France begins debate on EU austerity treaty

The French parliament Tuesday opened a difficult debate on an EU fiscal pact that is key to efforts to overcome the eurozone debt crisis but which critics slam as austerity forced by Brussels.

France begins debate on EU austerity treaty
Photo: Elliott Brown

The National Assembly debate comes after tens of thousands of left-wing protesters marched through Paris on Sunday denouncing EU-imposed belt-tightening, although they insisted they were not criticising the government of Socialist President Francois Hollande.

Prime Minister Jean-Marc Ayrault set the tone, saying France would not be sacrificing its "sovereignty" by ratifying the text.

"The treaty itself imposes no constraints on public spending," he said. "It does not specify how it should be distributed.

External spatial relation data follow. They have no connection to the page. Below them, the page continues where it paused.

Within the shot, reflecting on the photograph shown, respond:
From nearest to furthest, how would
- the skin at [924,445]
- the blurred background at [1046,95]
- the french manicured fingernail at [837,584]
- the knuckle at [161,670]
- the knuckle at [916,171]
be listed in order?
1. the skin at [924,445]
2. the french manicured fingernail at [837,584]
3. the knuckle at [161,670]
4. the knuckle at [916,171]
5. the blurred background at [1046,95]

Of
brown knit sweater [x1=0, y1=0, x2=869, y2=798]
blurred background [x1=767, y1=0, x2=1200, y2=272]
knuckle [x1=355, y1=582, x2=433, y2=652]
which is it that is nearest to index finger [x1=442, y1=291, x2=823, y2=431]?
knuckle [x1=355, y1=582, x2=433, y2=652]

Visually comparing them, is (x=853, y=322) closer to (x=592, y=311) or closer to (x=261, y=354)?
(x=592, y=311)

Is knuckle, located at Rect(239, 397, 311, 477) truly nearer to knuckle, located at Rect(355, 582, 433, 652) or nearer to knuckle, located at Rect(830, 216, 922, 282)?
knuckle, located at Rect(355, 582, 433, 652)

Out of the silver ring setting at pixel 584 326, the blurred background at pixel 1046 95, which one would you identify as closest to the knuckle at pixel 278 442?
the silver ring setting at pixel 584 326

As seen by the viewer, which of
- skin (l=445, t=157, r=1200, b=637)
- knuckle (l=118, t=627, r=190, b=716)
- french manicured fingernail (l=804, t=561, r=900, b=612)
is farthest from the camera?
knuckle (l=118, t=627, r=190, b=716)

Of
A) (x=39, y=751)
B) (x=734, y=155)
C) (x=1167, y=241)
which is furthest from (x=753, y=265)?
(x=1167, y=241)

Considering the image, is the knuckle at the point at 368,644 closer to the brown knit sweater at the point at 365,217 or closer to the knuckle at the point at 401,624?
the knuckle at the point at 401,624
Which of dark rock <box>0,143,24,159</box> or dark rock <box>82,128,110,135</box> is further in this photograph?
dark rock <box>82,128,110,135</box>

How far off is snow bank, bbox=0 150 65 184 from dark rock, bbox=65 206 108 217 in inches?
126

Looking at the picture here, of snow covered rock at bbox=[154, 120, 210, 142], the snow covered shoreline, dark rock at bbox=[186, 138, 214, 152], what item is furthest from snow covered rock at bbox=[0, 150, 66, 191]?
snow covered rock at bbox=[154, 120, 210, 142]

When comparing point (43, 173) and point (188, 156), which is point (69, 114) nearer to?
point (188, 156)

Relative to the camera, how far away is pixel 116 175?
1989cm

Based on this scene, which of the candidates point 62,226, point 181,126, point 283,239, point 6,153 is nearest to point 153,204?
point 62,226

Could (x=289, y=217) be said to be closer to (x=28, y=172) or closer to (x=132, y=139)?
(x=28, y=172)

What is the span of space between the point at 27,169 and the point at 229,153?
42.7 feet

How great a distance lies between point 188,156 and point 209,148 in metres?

It does not dictate the methods one has to take to balance public finances.

"Fiscal sovereignty will remain with parliament," he said.

Hollande's cabinet has already backed the pact, which includes a so-called golden rule requiring countries with high debt to keep their structural deficits below 0.5% of gross domestic product.

Ayrault said France's Constitutional Council had "already ruled on this matter and no 'golden rule' will be enshrined in our basic law," he said.

Hollande has acknowledged that the going will be tough, saying that "it is true that the situation is difficult".

Ayrault earlier voiced hope that the measure would be "massively adopted" by parliament, adding "the stronger the vote, the stronger will be France's voice and the more we can continue to work towards the reorientation of Europe."

Many on the French left — including within the Socialists and their Green Party allies — have said they will vote against the measure but, with right-wing deputies backing the pact, it is expected to be approved.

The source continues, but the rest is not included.